Carl Crawford's grand slam highlighted the rally, but his at-bat was made possible when pinch-hitter Mike Aviles singled with two outs off Yoshinori Tateyama to break a 3-3 tie.
It was the key mound sequence for the Rangers, who got only 3 1/3 innings out of Colby Lewis (11-10) before poor pitch location and a high pitch count caught up to him.
The Rangers had given him a 3-0 lead. David Murphy drove in the first run, in the second inning, with a two-out single to score Adrian Beltre. Michael Young and Beltre brought in two more in the third.
Boston finally punched through in the third with a Jed Lowrie RBI single with two outs, but the Rangers had Bedard in trouble again in the fourth.

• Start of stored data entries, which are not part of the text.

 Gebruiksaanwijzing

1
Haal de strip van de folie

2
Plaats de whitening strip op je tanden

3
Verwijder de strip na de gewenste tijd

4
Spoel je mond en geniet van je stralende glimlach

Craig Gentry, though, popped up a bunt with Yorvit Torrealba coming hard from third. Instead of leading 4-1, the Rangers were about to get run over.
Reddick singled to start the Red Sox's fourth, and Jarrod Saltalamacchia followed with a two-run shot to tie the game.

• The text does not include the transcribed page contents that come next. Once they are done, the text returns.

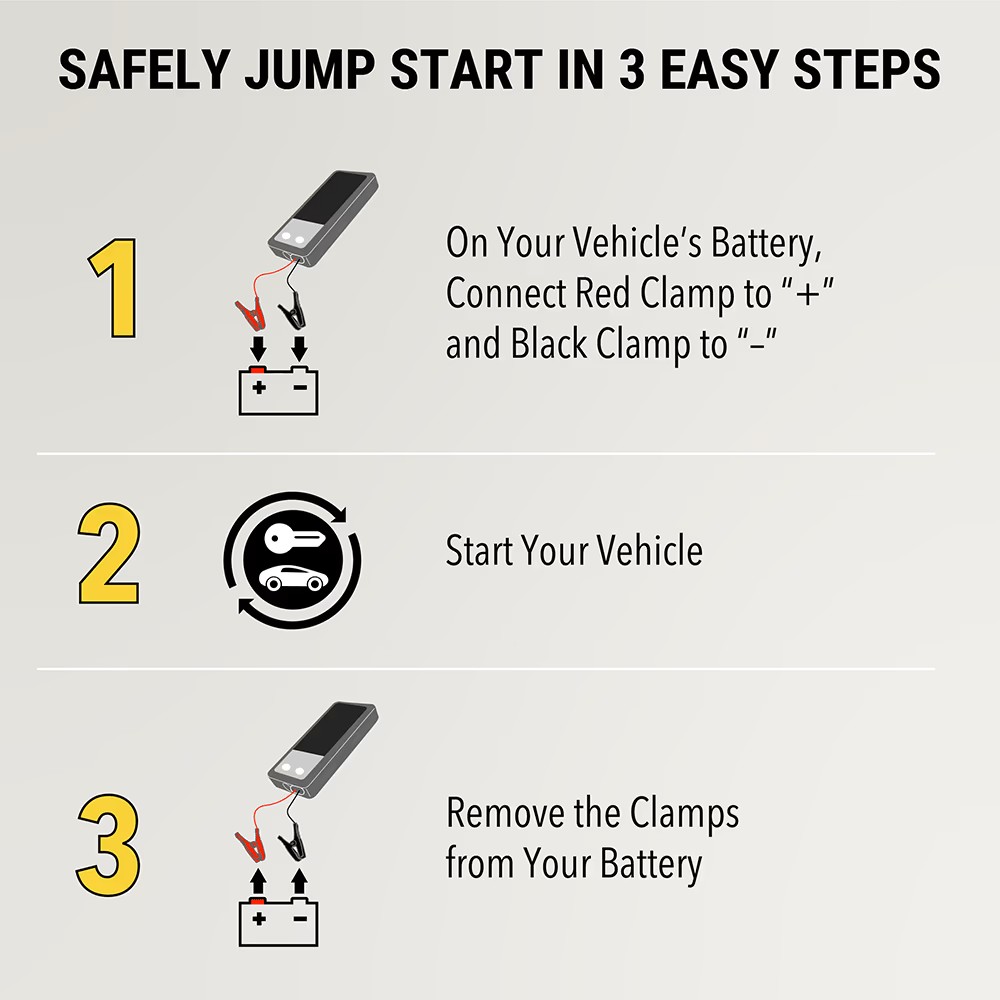 SAFELY JUMP START IN 3 EASY STEPS

1

+ −

On Your Vehicle's Battery, Connect Red Clamp to "+" and Black Clamp to "−"

2

Start Your Vehicle

3

+ −

Remove the Clamps from Your Battery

After Jacoby Ellsbury lined out to left field, Dustin Pedroia hit a sharp single to left on Lewis' 89th and final pitch.
The early hook didn't sit well with Lewis, who thought that he had turned the corner. He also wasn't pleased with a call by plate umpire Gary Darling on the pitch that preceded Saltalamacchia's 14th homer of the season.

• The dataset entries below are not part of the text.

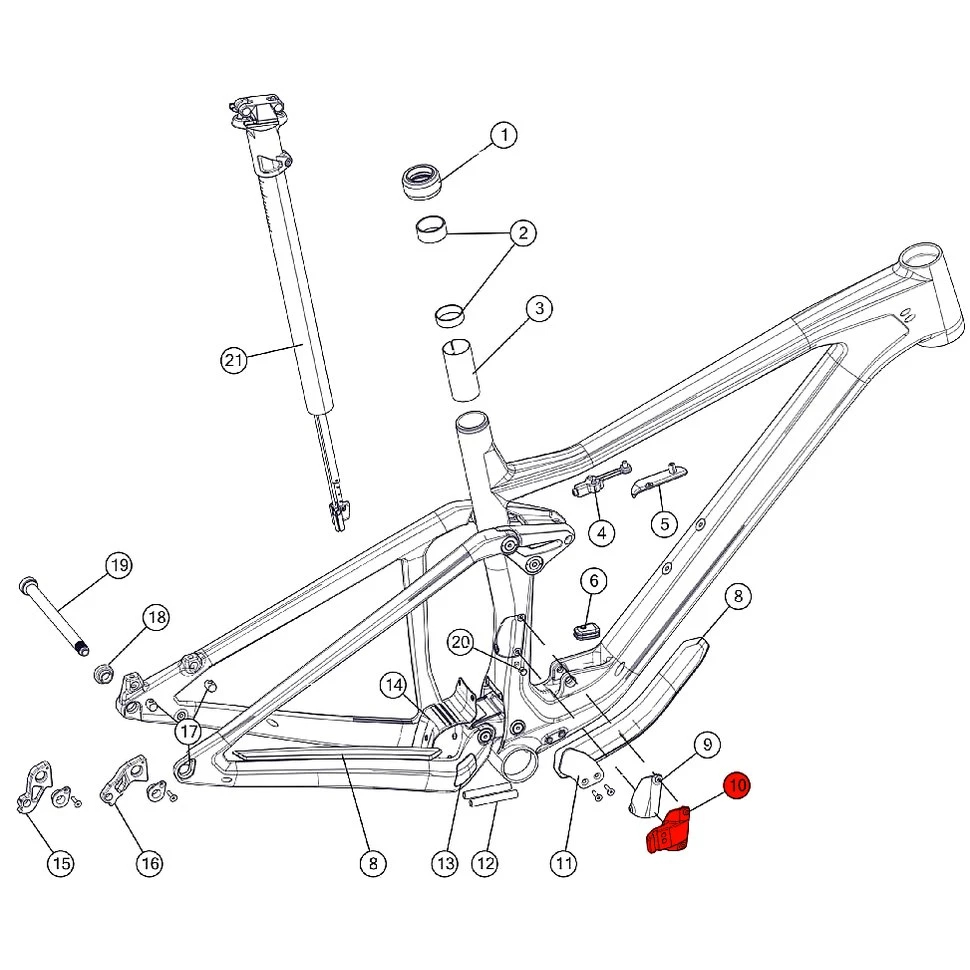 1
2
3
21
4
5
6
8
19
18
20
14
17
9
10
15
16
8
13
12
11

"I had Salty punched out on the 2-2 pitch, and he didn't call it," Lewis said. "It was a 3-3 game. I felt like my stuff was coming in more as it went on, but not everyone felt that way."
In came the right-handed Tateyama, who worked carefully around left-handed sluggers Adrian Gonzalez and David Ortiz and tried to attack the right-handed-hitting Youkilis and Aviles.
Tateyama retired Youkilis between intentional walks to Gonzalez and Ortiz but fell behind Aviles, who was hitting because Lowrie had to leave the game with a sore shoulder.
Aviles lined a 3-1 pitch into right field to give the Red Sox their first lead at 4-3 and to extend the inning. Crawford followed and put the game out of reach with his fourth career grand slam.
It was the seventh homer allowed by Tateyama, all to left-handed hitters. But he was in the game to get Youkilis and Aviles.
"I should get outs against right-handed hitters, and I could not do that," Tateyama said. "That led to the results."
Boston added three runs in the sixth against Mark Hamburger, but Lewis has allowed 16 earned runs in his past three starts covering 151/3 innings.
"I don't get concerned," Washington said. "He had another bad outing. He's healthy. He just needs to get the ball down. ... If you keep giving these guys opportunities with runners in scoring position, they're going to come through."